ZACZĘLI! Trzymamy kciuki za Tyburę.
Z głośników hali poleciał właśnie utwór "Mniej niż zero" autorstwa zespołu Lady Pank. Który ma chyba natchnąć Tyburę do walki. Oby tak się stało!
A jak wygląda ich porównanie, jeśli chodzi o warunki fizyczne? Tybura mierzy 190 cm i waży 112 kg. Z kolei Struve to prawdziwy gigant. Ma aż 213 cm wzrostu! A jego waga to 120 kg. Miejmy nadzieję, że te 23 cm różnicy wzrostu nie będą aż tak przeszkadzać Polakowi.
W takim razie kilka słów o obu zawodnikach. Struve to Holender, jest 3 lata młodszy od Tybury. Bilans jego walk to 28-10. W przypadku Polaka to 16-4. Co ciekawe, podobnie jak popularny "Tybur", przegrał swoje dwie ostatnie walki w UFC. Dziś więc dla obu ważny pojedynek, bo kolejna porażka może spowodować, że znajdą się na wylocie z federacji.

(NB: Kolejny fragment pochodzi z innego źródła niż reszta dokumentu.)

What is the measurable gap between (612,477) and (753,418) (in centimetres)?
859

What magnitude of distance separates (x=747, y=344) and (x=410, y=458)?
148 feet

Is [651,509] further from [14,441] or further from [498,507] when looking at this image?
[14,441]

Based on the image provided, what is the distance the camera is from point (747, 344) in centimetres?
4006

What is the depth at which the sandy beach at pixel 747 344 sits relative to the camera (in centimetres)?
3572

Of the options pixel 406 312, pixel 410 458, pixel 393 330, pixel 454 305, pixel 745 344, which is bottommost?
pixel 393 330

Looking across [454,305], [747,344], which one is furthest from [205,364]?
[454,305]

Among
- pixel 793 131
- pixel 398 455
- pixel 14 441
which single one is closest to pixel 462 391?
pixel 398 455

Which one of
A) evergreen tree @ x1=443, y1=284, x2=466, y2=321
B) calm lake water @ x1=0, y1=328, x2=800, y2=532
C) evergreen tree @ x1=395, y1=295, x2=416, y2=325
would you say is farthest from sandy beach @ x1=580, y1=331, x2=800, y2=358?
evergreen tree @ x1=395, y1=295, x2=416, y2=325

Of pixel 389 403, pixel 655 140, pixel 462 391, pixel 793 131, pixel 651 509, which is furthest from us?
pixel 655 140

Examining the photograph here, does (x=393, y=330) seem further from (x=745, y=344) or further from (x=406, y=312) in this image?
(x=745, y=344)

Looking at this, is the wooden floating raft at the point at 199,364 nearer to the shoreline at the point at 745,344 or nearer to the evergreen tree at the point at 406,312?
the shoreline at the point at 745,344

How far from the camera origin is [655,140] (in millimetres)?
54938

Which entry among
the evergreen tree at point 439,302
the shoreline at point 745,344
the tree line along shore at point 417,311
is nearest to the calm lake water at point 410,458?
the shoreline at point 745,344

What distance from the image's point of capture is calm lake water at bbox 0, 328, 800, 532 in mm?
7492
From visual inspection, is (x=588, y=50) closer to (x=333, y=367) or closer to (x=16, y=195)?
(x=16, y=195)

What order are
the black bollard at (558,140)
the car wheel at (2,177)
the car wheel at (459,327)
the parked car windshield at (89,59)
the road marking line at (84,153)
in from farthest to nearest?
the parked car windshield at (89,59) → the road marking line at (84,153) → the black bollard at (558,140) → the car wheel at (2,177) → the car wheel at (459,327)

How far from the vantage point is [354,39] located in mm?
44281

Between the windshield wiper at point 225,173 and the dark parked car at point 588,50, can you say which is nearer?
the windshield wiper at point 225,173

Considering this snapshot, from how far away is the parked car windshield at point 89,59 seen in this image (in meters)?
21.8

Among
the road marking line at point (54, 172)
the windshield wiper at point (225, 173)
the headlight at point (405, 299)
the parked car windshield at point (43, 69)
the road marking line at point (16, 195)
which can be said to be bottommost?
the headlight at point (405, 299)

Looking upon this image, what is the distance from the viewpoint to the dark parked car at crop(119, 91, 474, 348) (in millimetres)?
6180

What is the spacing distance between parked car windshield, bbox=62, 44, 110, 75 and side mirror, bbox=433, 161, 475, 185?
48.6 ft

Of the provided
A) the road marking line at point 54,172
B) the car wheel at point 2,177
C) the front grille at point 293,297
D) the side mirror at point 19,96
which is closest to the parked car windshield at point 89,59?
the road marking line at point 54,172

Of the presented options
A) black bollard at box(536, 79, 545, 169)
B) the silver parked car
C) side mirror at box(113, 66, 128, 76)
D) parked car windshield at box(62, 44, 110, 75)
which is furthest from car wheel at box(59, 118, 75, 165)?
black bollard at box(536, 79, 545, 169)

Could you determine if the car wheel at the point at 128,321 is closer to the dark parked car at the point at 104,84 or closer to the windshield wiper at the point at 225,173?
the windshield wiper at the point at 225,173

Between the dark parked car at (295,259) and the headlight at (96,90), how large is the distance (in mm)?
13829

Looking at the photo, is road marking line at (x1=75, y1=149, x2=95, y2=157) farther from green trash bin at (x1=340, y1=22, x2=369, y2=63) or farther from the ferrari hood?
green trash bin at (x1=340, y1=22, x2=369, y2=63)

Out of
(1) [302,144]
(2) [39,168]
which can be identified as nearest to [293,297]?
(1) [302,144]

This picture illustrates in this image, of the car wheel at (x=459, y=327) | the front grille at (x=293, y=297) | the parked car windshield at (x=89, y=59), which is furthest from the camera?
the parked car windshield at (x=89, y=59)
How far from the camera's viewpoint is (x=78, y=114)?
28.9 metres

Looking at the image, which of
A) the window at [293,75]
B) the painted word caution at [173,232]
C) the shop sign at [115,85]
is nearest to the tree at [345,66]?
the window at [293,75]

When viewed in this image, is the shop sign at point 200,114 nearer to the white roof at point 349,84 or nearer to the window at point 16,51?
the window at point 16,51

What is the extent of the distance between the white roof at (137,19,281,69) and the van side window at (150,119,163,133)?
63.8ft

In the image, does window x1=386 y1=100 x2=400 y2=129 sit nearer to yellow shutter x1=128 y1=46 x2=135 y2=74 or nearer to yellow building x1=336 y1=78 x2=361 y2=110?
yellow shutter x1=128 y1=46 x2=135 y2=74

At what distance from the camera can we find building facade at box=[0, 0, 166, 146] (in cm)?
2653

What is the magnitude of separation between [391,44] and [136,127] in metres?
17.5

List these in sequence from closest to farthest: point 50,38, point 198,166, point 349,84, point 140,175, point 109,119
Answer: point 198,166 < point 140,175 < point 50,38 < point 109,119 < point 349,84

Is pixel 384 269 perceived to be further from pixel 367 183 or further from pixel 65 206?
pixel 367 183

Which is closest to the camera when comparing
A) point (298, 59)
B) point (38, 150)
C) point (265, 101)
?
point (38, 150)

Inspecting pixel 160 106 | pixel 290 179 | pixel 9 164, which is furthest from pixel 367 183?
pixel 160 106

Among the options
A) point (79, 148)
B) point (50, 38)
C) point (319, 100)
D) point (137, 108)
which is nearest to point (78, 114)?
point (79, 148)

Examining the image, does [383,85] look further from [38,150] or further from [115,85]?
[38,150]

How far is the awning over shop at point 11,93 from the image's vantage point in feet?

Zaraz wreszcie ta walka, na którą wszyscy tu czekamy. Czyli starcie Tybura - Struve! Ale jeszcze chwila cierpliwości.
Roberts zwycięzcą przez niejednogłośną decyzję sędziów! Zawada już chciał się cieszyć ze zwycięstwa, stał nawet z polską flagą, ale jednak musiał obejść się smakiem.
3 runda
No i kolejna walka, którą będą musieli rozstrzygnąć sędziowie. Zawada dwa razy zakładał Robertsowi duszenie, ale temu za każdym razem udawało się uciec. Później on sam starał się bombardować rywala w parterze, a na koniec pojedynek przeniósł się do stójki, gdzie Niemiec zafundował Brytyjczykowi kilka mocnych ciosów. Ten jednak ustał i znów musimy czekać na werdykt.
2 runda
Znów pojedynek szybko przeniesiony do parteru, w którym jednak szczerze mówiąc nie działo się zbyt wiele. Poza nielicznymi ciosami, które dotarły do celu. Kibice zgromadzeniu na trybunach hali w Hamburgu kilka razy wstali z miejsc po akcjach Zawady, ale wydaje się, że ponownie to Roberts był aktywniejszy.
1 runda
Spore problemy miał Zawada. Roberts był aktywniejszy w stójce, więc Niemiec postanowił sprowadzić walkę do parteru. Ale tam też nie szło mu najlepiej. Brytyjczyk był bardzo ruchliwy i cały czas wyślizgiwał się z różnych chwytów rywala, ale końcówka rundy mogła być dla niego fatalna. Już wydawało się, że podda walkę, jednak uratowała go syrena końcowa.
Zaczęli!
Za kilka chwil kolejna walka gali UFC w Hamburgu. Do oktagonu wejdą David Zawada i Danny Roberts.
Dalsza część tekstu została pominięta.